Construct a section of a regular hexagonal prism by a plane passing through points A, B, D 1. Exercise 12 Solution. Note that the section will pass through the point E 1. Draw the line AB and find its intersection points K and L with the lines CD and FE. Draw lines KD 1, LE 1 and find their intersection points P, Q with lines CC 1 and FF 1. Hexagon ABPD 1 E 1 Q will be the required section.
Construct a section of a regular hexagonal prism by a plane passing through points A, B', F'. Exercise 13 Solution. Let's draw segments AB' and AF'. Draw a line through the point B' parallel to AF', and denote its intersection point with EE 1 as E'. Through the point F' we draw a line parallel to AB', and its point of intersection with CC 1 is denoted by C'. Through the points E’ and C’ we draw lines parallel to AB’ and AF’, and their points of intersection with D 1 E 1 and C 1 D 1 will be denoted by D’, D”. Let's connect the points B', C'; D', D"; F', E'. The resulting heptagon AB’C’D”D’E’F’ will be the desired section.
Construct a section of a regular hexagonal prism by a plane passing through the points F', B', D'. Exercise 14 Solution.

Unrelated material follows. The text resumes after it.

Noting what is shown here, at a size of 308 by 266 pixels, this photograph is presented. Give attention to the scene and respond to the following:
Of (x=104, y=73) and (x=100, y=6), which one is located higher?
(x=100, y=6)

Draw the lines F'B' and F'D' and find their points of intersection P and Q with the plane ABC. Let's draw a line PQ. Denote by R the intersection point of PQ and FC. The intersection point of F'R and CC 1 will be denoted by C'. Connect points B', C' and C', D'. Through the point F' we draw lines parallel to C'D' and B'C', and their points of intersection with AA 1 and EE 1 will be denoted by A' and E'. Let's connect points A', B' and E', D'. The resulting hexagon A'B'C'D'E'F' will be the desired section.